(Spatial reasoning records)
— begin —

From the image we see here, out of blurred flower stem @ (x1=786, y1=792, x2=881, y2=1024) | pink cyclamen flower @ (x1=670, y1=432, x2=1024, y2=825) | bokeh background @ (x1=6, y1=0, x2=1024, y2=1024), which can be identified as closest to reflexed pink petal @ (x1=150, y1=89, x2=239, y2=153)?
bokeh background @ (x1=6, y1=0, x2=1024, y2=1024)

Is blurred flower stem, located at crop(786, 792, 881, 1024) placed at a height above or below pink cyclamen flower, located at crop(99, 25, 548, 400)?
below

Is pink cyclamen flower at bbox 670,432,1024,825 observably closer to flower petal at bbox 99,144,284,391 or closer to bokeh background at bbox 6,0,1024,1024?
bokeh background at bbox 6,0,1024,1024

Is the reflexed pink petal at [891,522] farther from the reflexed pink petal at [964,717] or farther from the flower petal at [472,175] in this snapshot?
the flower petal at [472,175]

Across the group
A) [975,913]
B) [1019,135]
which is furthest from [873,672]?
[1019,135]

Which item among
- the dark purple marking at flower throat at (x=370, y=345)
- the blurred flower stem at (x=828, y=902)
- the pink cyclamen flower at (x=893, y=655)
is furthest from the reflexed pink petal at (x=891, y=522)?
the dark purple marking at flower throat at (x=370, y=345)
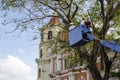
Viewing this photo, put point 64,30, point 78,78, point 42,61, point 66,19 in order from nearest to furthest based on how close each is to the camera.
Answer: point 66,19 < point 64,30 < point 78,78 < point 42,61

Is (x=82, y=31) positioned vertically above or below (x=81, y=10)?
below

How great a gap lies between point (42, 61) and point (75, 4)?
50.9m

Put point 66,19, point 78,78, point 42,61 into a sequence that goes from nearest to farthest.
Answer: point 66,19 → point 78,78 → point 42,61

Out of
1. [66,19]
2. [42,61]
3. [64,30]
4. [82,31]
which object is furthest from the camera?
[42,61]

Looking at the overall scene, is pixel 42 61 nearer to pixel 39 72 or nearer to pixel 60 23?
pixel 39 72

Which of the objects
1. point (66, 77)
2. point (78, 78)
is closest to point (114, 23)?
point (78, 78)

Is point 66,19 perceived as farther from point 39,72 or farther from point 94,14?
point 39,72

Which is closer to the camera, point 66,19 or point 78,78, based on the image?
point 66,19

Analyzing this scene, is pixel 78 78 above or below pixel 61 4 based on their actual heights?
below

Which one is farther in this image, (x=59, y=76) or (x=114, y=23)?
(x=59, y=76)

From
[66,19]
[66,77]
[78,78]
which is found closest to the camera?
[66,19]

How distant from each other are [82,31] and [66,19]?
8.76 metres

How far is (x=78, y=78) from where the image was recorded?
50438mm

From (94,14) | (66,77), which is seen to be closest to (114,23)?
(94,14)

— end —
— begin —

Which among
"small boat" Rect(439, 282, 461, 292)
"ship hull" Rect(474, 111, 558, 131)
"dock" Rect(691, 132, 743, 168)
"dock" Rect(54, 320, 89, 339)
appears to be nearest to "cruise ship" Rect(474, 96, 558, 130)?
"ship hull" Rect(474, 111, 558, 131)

— end —

WHAT IS NEEDED: Return every line of the data that contains the string "closest", treating uppercase and lowercase as different.

SOLUTION TO THIS TASK:
From the image we see here, out of blurred flower stem @ (x1=786, y1=792, x2=881, y2=1024) | pink cyclamen flower @ (x1=670, y1=432, x2=1024, y2=825) | bokeh background @ (x1=6, y1=0, x2=1024, y2=1024), which can be identified as closest to reflexed pink petal @ (x1=150, y1=89, x2=239, y2=153)?
is closest to point (114, 23)?
which is found closest to the camera?
From (94,14) | (66,77), which is seen to be closest to (114,23)?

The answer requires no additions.